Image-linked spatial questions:

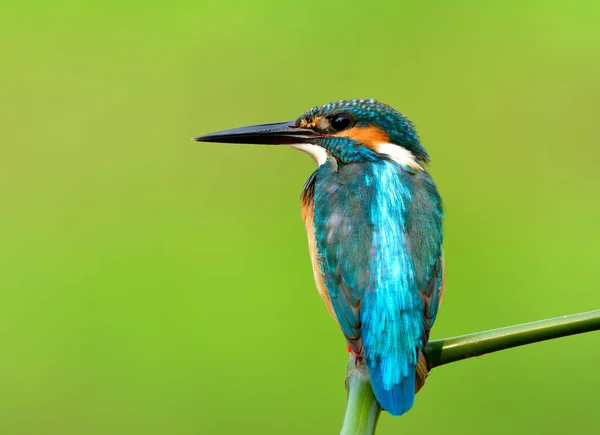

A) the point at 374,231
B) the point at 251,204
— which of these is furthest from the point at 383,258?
the point at 251,204

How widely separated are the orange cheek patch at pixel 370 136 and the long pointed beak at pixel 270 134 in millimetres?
81

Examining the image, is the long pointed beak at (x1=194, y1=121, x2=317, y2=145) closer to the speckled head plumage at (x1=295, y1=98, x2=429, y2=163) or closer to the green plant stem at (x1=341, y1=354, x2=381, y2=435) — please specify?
the speckled head plumage at (x1=295, y1=98, x2=429, y2=163)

◆ **TASK TO CARRY OUT**: From the line holding "How widely separated" through the last line above, reproduce each line exactly and add nothing.

◆ **SOLUTION TO THE PROBLEM**:
How widely separated are the orange cheek patch at pixel 370 136 and the long pointed beak at pixel 270 134 in millimetres?
81

Examining the image, is the long pointed beak at (x1=194, y1=121, x2=317, y2=145) closer to the speckled head plumage at (x1=295, y1=98, x2=429, y2=163) or closer to the green plant stem at (x1=341, y1=354, x2=381, y2=435) — please specify?
the speckled head plumage at (x1=295, y1=98, x2=429, y2=163)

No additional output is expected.